-- EXTRACTED ENTRIES follows --
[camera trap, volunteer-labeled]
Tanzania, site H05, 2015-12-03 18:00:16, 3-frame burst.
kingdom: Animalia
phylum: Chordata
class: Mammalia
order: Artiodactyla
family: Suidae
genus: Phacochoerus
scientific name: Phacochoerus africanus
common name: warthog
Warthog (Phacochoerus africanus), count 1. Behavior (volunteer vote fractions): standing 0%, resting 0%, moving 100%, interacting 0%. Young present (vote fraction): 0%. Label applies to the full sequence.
-- EXTRACTED ENTRIES concluded --
-- EXTRACTED ENTRIES follows --
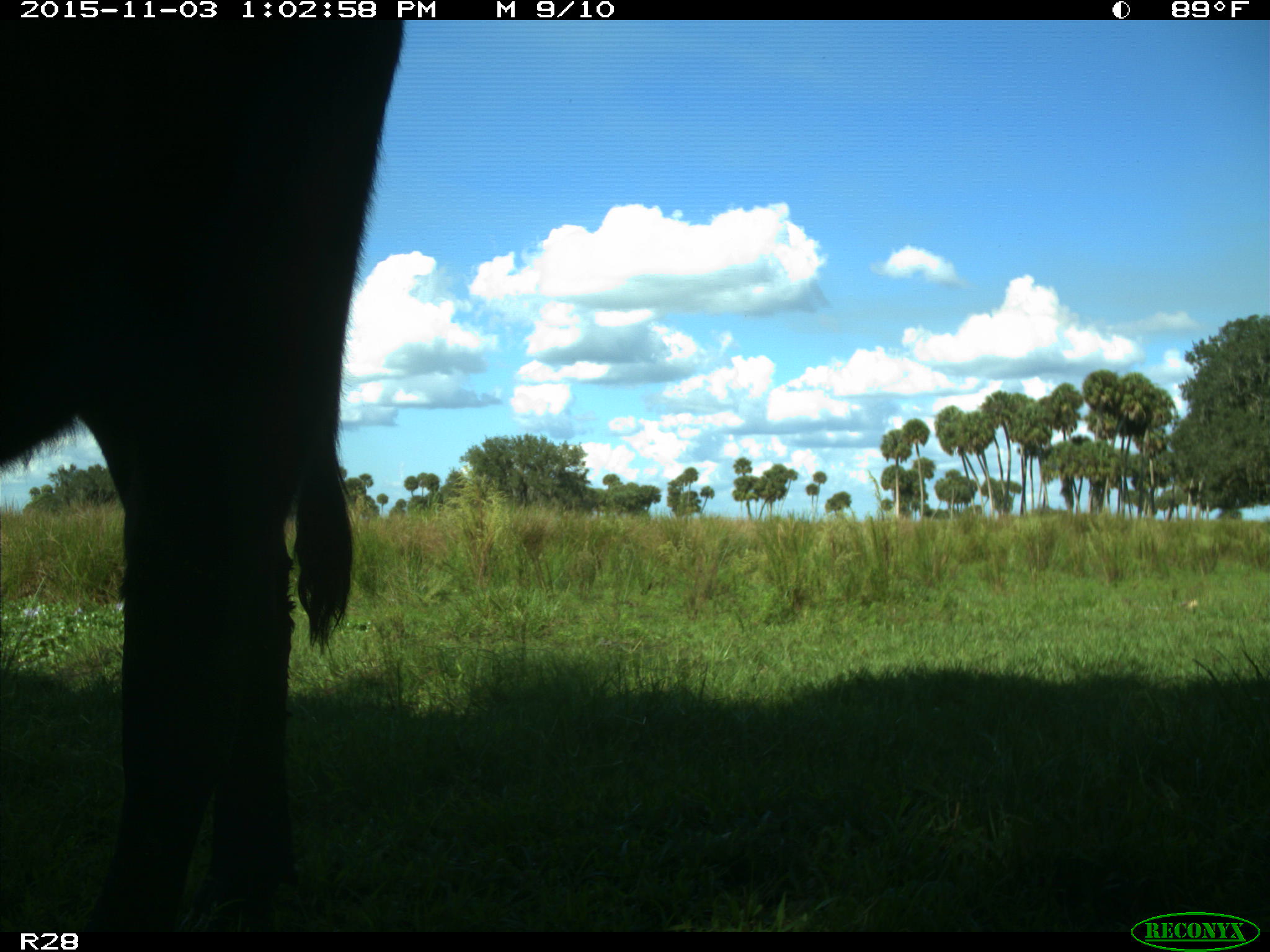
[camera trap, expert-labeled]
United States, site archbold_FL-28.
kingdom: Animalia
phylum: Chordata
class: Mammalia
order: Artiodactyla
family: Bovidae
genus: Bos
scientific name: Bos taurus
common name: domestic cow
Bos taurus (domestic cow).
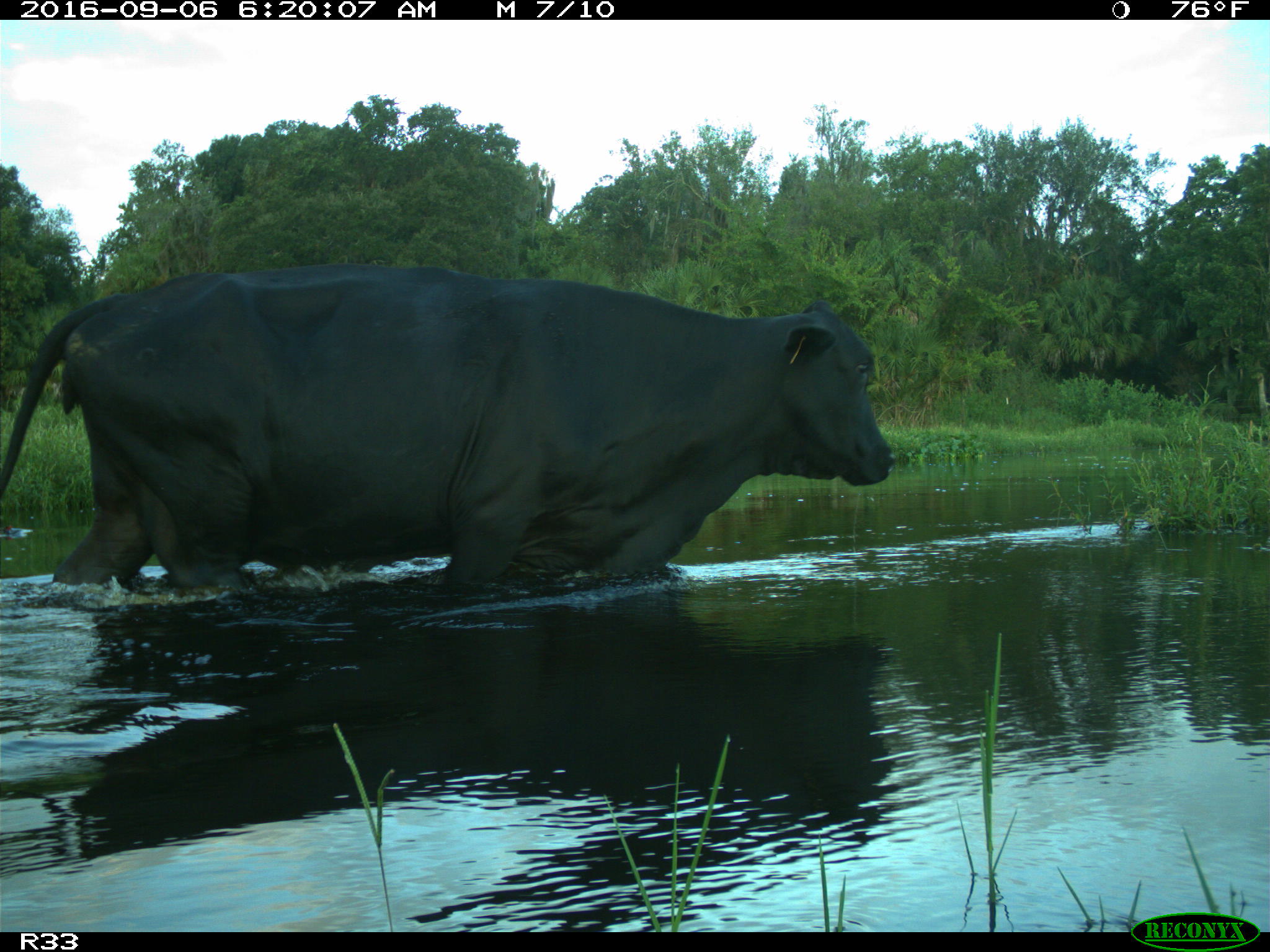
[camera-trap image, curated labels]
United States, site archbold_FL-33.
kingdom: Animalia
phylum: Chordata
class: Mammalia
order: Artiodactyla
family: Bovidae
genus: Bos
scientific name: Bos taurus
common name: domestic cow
-- EXTRACTED ENTRIES concluded --
§ **YOUR ASSIGNMENT**:
In the records above, how many lines contain the word "camera"? Say only the number.

§ **THE COMPLETED TASK**:
3